(DATA LISTING Opens)

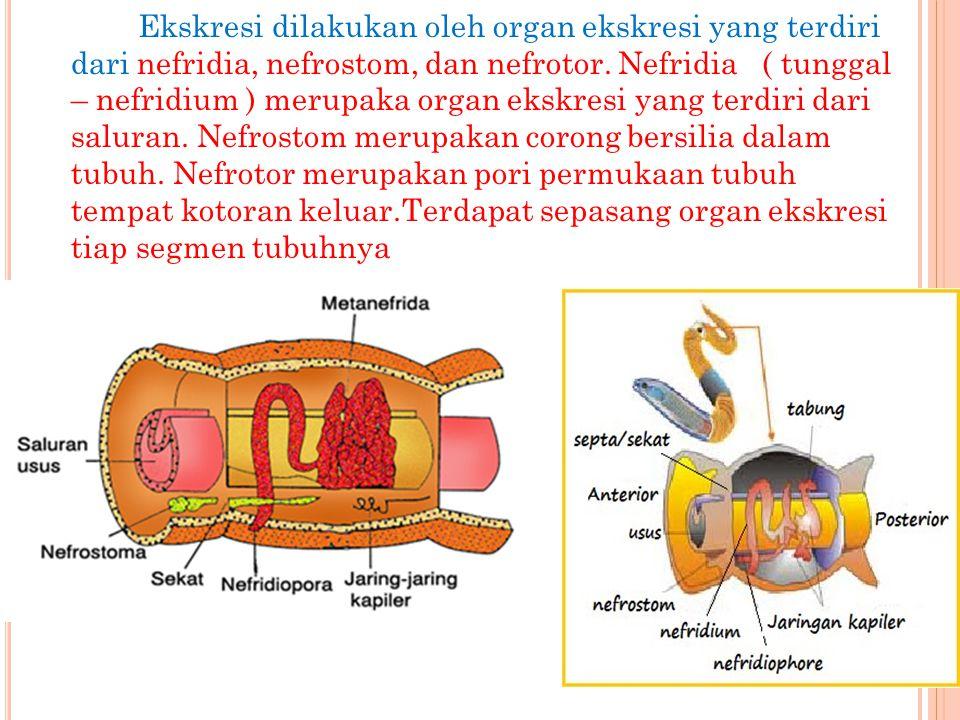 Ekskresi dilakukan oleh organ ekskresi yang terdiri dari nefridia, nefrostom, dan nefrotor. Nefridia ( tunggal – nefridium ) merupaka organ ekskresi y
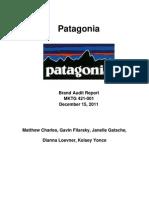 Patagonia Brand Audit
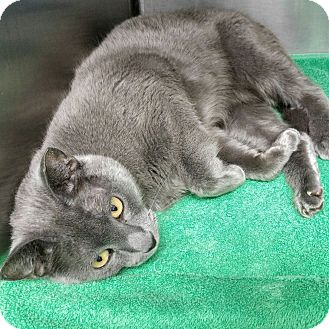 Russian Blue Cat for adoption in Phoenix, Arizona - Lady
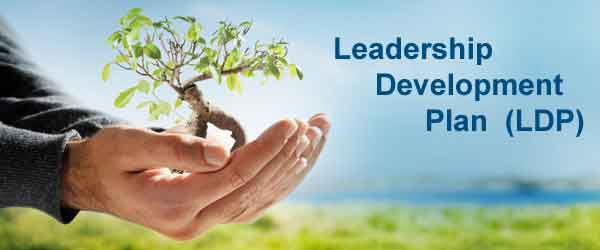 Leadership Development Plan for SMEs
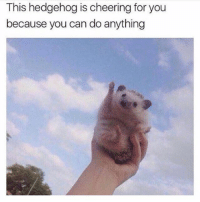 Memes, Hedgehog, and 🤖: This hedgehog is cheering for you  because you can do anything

(DATA LISTING Closes)
(DATA LISTING Opens)

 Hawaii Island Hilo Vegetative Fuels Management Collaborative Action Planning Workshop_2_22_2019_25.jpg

(DATA LISTING Closes)

**EXERCISE GOAL**
Exactly the lines above from the one that contains "Leadership Development Plan for SMEs" down to the one that contains "Memes, Hedgehog, and" are to be output, both ends kept and pictures omitted.

**EXERCISE RESULT**
 Leadership Development Plan for SMEs
 Memes, Hedgehog, and 🤖: This hedgehog is cheering for you  because you can do anything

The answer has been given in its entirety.